I recently left the IFB movement and am praying about attending a Reformed seminary. My current leader is RTS (Orlando), for a few different reasons. The question is regarding my Bachelor's degree. Growing up in the Fundamental Baptist tradition I graduated from Crown College (Powell, TN) with a Bachelor of Biblical Studies. (Secondary Education) As you may already know, my piece of paper is essentially of no use because of a lack of accredidation.

Would RTS, or any Reformed seminary for that matter even take a look at me? Thanks, and Lord bless!




NewlyReformed
South Dayton Presbyterian Church (PCA)
Dayton, OH


----------



## Wayne (Feb 13, 2010)

Just a guess on my part, but I think that most seminaries would probably take you on a provisional basis, then after a year of good academic performance, you would migrate to regular status.

We had a recent thread on seminary accreditation, and I would also suspect that those schools that are not tied into the ATS system would be ones that would more readily consider your application.

It is also possible that some schools might require you to first pass some exam(s) or present something that would demonstrate academic potential.


----------



## itsreed (Feb 15, 2010)

Newly Reformed (name?):

I think Wayne's given good advice.

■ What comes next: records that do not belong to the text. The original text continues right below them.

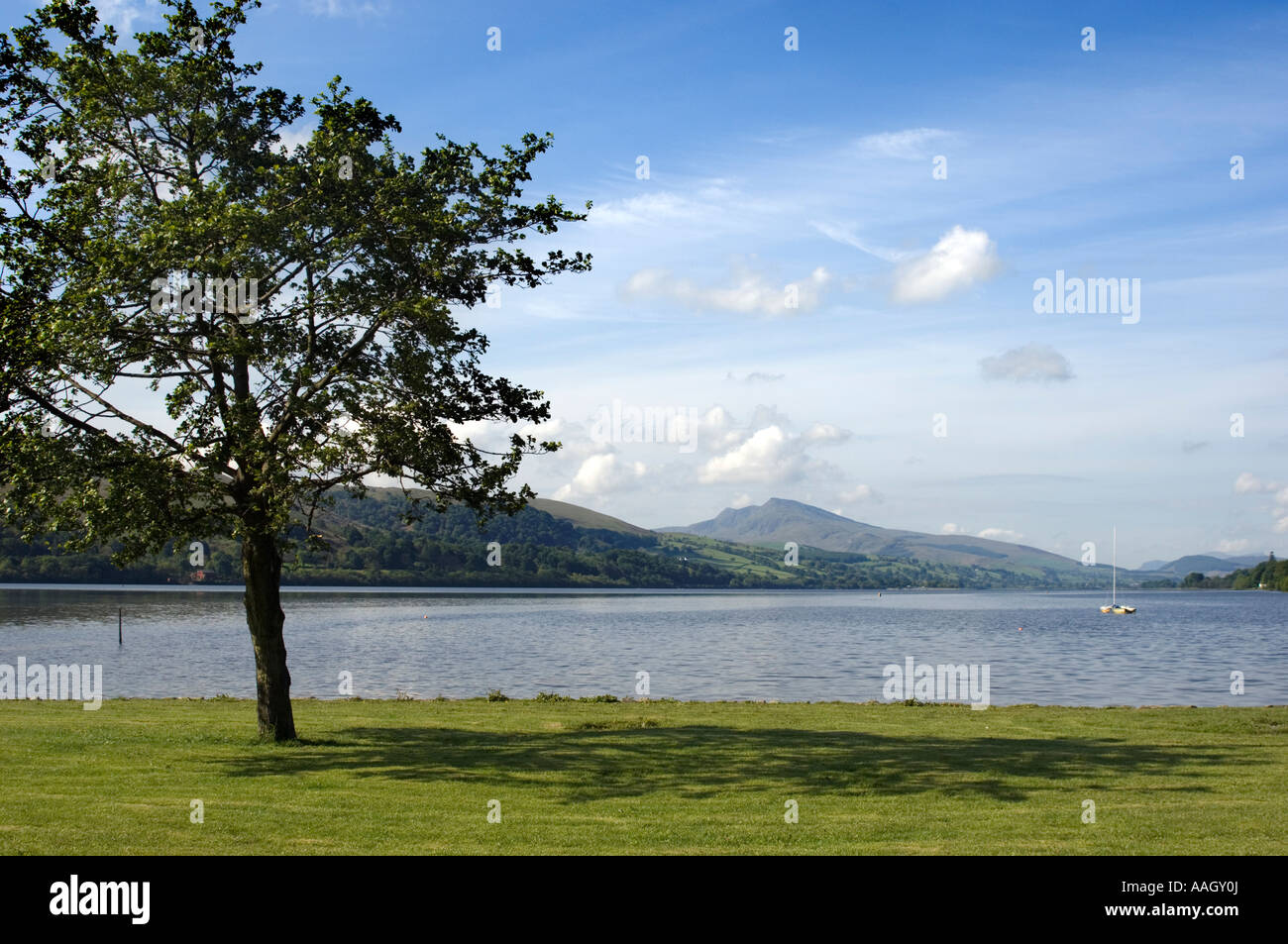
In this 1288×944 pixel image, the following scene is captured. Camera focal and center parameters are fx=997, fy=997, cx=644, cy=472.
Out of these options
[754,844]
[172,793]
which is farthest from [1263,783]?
[172,793]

Solid reformed seminaries will demonstrate flexibility in terms of "worldly" marks. Accreditation is still a worthwhile mark, but it is worldly, not a biblical requirement. Thus most (all?) reformed seminaries have procedures for handling the "exceptions to the rules." 

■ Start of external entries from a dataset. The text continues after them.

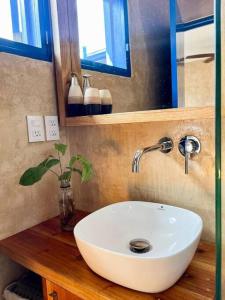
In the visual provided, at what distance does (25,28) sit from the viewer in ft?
3.45

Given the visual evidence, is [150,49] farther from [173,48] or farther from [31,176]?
[31,176]

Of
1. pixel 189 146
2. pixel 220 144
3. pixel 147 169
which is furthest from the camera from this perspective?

Your best bet is to choose a seminary and contact their admissions office. I did this with Westminster Philly, when I wanted to transfer for credits from a dispensational seminary I had done work at previous.y. Some classes they gave me outright transfer credits for. Others reflected such a different approach that I had to "re-take" them at WTS. And for a few, they got creative. One of my greatest blessings was doing two courses as readings/writings, one eahc with Dick Gaffin and Sinclair Ferguson. I am still grateful for the care and extra effort they were willing to give me personally.

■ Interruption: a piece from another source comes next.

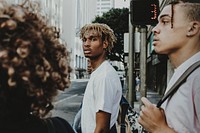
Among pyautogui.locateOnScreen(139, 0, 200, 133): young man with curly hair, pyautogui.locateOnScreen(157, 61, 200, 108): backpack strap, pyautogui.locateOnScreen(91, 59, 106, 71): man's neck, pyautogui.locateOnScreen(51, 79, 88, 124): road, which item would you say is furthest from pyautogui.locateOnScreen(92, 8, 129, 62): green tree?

You will find that God so opens your path to wherever He is calling you.

Now, go make that call


----------



## Montanablue (Feb 15, 2010)

I had a friend in a similar situation. He contacted the admissions office, explained the situation, and they accepted him provisionally. I would think most seminaries would be understanding of this - especially if you are willing to prove that you can keep up.


----------



## NewlyReformed (Feb 15, 2010)

Thanks for the helpful input. I made a few phone calls and Covenant Seminary would be willing to take me on as is. 





Chris Corkern
South Dayton Presbyterian Church (PCA)
Dayton, OH


----------



## CharlieJ (Feb 15, 2010)

Chris, most evangelical seminaries will take almost anybody who applies.  You have a degree in Bible, which actually puts you far ahead of most people. I and several of my friends have actually gotten substantial seminary credit for our undergrad work. So, my advice is to you is to turn your question around and see how much you can get out of this. PM me sometime if you want; I went to BJU and my best friend is a Crown grad.


----------



## R. Scott Clark (Feb 15, 2010)

Hi Newly,

Accredited seminaries may and do accept students with unaccredited bachelor's degrees. They might (or might not) ask for some testing before you enroll, depending on the circumstances. In some cases you might be admitted on probation mainly so that your grades are flagged and they so that they'll be sure that you're making good academic progress and not falling through the cracks. Don't let it stop you from applying. 

You're welcome to contact Mark MacVey at WSC. He can walk you through the process: 888 4480 8474


----------